L’enrichissement va continuer

Pour Téhéran, l’essentiel est préservé. À l’issue des négociations, le ministre des Affaires étrangères iranien, Mohammad Javad Zarif, a déclaré à la presse que l’accord contient une « référence claire selon laquelle l’enrichissement va continuer » en Iran, car « nous estimons que c’est notre droit ». Zarif a insisté : « Nous pensons que cet accord et le plan d’action » signifient que « le programme nucléaire iranien va continuer ».
Gageons que, pendant les six prochains mois, se poursuivra l’habituel jeu de cache-cache entre les Iraniens et les inspecteurs de l’Agence internationale de l’énergie atomique (AIEA), qu’ils ont si fréquemment manipulés. Ce n’est pas l’AIEA, mais les résistants de l’Organisation des Moudjahidines du peuple (OMPI), qui ont révélé au monde, en 2002, l’existence d’un programme nucléaire secret iranien commencé 18 ans auparavant. Ce que l’Iran défera d’une main pour amadouer les Occidentaux, il le refera de l’autre, discrètement. Il pourra se le permettre, puisque l’accord intérimaire ne prévoit pas le démantèlement de ses installations et de ses centrifugeuses, et qu’il a des sites secrets. Par exemple, un tout nouveau site, au nord de Téhéran – nom de code « Ma’adane-e Charq » (« la mine de l’Est ») ou « Projet Kossar », enfoui dans la montagne aux environs de Damavand. Sa construction est en cours depuis 2006. Khamenei a souhaité l’accord de Genève parce que l’affaiblissement de l’économie iranienne résultant de l’embargo et des sanctions était tel qu’il risquait de déstabiliser le régime. Il lui fallait un peu d’oxygène. Ce traité le lui fournit.

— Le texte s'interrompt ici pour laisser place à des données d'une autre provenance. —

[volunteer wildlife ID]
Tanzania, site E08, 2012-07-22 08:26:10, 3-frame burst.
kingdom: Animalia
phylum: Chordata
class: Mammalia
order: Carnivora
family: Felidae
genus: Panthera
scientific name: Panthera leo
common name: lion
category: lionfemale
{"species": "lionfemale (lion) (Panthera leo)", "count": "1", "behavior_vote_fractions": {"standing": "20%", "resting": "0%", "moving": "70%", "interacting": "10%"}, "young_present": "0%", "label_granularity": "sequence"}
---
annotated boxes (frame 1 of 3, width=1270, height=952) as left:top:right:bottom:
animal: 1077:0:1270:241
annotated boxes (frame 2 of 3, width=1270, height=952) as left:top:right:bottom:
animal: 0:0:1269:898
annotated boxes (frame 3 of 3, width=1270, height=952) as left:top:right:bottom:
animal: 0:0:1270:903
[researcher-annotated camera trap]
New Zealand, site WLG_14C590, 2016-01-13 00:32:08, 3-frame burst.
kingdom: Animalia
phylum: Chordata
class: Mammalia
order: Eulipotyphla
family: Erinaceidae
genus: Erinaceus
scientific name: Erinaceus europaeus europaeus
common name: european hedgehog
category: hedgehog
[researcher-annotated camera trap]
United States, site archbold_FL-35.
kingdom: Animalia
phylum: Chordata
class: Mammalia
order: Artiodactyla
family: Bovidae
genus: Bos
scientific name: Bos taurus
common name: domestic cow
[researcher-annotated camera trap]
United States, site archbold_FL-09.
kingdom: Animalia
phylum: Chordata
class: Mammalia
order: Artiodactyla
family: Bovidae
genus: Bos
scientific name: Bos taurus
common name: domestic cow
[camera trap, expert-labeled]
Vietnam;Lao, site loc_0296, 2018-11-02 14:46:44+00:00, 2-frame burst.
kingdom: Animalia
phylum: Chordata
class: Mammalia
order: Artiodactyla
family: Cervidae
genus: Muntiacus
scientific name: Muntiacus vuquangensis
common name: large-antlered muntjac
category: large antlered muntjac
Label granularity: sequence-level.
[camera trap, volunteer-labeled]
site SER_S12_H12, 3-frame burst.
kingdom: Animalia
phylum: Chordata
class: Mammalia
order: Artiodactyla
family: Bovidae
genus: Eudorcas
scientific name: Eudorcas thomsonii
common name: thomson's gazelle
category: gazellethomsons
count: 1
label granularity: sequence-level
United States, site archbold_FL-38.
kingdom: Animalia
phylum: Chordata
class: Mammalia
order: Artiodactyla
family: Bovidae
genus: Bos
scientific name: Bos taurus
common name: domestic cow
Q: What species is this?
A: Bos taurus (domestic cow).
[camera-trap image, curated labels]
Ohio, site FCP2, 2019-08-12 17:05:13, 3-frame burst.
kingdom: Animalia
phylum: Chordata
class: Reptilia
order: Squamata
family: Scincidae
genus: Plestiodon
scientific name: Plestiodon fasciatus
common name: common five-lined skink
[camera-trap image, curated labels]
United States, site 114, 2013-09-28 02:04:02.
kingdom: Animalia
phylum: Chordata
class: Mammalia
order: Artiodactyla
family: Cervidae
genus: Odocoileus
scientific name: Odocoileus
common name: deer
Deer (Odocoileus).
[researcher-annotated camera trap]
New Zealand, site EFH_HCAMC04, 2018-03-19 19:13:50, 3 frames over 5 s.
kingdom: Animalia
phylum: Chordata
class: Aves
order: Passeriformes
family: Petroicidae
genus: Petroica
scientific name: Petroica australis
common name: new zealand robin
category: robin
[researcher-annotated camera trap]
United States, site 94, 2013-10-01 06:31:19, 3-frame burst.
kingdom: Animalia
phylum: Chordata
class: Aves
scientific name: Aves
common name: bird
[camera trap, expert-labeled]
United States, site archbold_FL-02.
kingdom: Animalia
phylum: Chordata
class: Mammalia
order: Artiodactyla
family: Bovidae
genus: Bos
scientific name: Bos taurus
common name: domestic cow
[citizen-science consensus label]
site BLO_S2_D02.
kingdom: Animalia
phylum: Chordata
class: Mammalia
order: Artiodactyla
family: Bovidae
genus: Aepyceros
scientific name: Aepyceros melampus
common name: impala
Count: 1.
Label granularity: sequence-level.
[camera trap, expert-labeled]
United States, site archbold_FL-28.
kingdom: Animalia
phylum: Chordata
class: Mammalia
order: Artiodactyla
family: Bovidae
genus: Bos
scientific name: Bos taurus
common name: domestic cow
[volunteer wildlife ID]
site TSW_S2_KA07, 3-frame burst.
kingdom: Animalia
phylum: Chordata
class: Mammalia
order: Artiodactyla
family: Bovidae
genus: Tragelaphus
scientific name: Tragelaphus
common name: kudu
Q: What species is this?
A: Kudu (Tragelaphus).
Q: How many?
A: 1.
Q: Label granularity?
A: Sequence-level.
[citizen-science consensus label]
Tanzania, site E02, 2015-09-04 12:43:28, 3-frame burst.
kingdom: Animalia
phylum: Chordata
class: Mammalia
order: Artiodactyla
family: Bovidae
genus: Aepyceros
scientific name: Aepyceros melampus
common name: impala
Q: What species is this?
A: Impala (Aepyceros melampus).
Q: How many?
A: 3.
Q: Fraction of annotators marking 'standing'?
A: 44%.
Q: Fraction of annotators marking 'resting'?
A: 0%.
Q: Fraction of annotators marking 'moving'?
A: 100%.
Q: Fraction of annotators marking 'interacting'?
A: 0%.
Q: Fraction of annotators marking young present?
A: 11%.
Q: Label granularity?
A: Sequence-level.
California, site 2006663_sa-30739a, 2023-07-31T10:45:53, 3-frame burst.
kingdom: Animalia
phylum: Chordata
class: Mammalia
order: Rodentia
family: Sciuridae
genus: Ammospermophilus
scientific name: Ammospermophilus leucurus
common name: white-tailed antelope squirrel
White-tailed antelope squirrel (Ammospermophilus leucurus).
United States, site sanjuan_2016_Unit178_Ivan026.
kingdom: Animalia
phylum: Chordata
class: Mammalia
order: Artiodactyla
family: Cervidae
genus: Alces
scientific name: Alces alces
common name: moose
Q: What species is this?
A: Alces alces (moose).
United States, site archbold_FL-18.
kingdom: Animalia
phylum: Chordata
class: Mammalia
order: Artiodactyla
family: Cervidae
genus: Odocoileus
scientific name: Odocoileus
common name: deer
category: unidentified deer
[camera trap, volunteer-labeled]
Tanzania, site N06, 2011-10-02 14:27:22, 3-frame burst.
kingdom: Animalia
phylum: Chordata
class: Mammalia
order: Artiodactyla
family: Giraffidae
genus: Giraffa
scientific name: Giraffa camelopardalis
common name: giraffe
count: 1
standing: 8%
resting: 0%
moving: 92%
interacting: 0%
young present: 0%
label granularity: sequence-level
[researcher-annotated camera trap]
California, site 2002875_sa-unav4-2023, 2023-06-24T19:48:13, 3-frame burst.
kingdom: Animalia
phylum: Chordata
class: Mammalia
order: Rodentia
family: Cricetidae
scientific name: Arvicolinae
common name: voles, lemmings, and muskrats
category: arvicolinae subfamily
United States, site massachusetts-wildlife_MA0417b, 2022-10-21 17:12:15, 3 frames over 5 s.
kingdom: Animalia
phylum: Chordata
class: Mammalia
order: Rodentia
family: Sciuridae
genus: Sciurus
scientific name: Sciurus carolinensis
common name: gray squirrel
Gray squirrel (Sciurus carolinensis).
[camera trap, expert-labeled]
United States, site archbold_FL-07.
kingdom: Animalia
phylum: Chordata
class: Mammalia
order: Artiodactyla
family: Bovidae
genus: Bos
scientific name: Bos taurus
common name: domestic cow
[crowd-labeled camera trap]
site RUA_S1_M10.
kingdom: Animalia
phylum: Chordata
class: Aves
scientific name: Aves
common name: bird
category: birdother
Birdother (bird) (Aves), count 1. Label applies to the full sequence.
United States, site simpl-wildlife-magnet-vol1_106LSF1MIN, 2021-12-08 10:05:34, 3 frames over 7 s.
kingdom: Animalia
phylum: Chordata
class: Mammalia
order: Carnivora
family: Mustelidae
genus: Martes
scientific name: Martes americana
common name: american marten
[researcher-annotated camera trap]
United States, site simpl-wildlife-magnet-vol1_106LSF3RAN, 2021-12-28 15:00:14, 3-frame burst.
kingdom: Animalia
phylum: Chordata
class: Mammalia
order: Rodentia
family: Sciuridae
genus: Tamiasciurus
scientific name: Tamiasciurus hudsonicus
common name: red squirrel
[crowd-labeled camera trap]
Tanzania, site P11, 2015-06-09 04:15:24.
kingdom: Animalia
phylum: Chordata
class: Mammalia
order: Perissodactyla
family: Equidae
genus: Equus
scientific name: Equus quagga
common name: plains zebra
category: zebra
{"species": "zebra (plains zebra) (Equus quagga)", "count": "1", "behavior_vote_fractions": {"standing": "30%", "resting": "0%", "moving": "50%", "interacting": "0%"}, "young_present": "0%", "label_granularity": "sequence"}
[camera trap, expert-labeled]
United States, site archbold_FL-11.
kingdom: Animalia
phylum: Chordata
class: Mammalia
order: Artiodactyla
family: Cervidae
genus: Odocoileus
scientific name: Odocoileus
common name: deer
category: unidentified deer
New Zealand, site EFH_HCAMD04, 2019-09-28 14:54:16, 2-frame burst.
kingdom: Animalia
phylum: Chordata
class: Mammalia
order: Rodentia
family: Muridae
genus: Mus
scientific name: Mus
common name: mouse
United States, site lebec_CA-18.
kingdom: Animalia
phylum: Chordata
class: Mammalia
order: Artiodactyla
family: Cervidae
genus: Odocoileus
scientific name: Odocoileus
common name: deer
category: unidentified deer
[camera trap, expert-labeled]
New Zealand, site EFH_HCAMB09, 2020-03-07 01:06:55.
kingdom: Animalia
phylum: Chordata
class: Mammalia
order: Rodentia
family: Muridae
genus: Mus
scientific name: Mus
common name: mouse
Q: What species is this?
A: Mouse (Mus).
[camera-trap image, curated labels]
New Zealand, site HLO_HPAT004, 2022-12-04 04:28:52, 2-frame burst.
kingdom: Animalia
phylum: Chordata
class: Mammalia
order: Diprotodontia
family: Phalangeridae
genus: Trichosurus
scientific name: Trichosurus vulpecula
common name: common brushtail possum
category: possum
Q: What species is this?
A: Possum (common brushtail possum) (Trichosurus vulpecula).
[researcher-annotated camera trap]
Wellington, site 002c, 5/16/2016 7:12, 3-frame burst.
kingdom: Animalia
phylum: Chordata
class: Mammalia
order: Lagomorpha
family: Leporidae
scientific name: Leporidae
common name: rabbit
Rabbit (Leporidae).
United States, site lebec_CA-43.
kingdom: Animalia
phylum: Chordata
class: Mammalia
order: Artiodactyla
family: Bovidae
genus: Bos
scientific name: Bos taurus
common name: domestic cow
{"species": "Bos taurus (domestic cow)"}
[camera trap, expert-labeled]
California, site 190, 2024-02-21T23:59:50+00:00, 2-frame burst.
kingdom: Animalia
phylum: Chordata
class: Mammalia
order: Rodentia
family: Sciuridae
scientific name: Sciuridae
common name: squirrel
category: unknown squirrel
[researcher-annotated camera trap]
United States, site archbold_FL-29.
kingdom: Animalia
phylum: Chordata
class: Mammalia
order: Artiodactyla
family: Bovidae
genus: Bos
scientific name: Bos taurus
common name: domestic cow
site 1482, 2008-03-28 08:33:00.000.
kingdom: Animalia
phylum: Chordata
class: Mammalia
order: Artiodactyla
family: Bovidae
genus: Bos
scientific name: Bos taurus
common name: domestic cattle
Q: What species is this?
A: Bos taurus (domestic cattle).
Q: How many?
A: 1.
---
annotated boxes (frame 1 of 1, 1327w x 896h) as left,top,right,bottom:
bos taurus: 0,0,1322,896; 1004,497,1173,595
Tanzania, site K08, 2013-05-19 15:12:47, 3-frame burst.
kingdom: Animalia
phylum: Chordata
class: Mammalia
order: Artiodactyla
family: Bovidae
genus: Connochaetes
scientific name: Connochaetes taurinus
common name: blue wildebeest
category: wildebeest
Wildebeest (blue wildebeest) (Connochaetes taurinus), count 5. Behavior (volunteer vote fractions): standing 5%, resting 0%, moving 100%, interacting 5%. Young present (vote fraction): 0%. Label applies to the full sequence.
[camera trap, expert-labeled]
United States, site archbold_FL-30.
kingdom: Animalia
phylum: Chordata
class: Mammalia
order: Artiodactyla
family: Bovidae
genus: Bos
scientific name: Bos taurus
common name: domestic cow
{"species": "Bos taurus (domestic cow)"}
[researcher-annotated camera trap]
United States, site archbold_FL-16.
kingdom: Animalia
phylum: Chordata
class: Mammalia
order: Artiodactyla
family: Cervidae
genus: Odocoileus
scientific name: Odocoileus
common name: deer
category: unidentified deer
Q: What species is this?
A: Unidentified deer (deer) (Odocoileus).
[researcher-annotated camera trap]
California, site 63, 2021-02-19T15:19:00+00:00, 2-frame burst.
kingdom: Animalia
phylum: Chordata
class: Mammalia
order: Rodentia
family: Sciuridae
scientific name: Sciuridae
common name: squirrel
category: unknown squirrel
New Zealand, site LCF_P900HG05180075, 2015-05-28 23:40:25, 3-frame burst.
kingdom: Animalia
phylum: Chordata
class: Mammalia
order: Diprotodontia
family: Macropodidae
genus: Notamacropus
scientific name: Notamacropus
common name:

Netanyahou pourrait trancher le nœud gordien

Dans six mois, au terme de cet accord préliminaire, les problèmes de fond demeureront. Obama souhaitera-t-il impulser un nouvel accord, en principe définitif, qui permettrait en fait à l’Iran de continuer à poursuivre secrètement son programme nucléaire militaire, fût-ce au ralenti ? Cela correspondrait bien aux arrière-pensées du président américain, titulaire du Prix Nobel de la paix : il ne veut pas d’un bombardement de l’Iran avant le terme de son mandat, qui est le second et le dernier. Mais le Premier ministre d’Israël, Benyamin Netanyahou, pourrait, lui, vouloir trancher le nœud gordien en bombardant l’Iran pendant son mandat de Premier ministre, dont la durée est soumise aux aléas d’un système politique inféodant l’exécutif à des majorités de coalition changeantes par nature. L’objectif principal de cet assaut militaire serait d’entraîner l’aéronavale américaine, très présente à proximité de l’Iran, dans les turbulences qu’il provoquerait. Il obligerait ainsi les États-Unis à bombarder l’Iran à leur tour.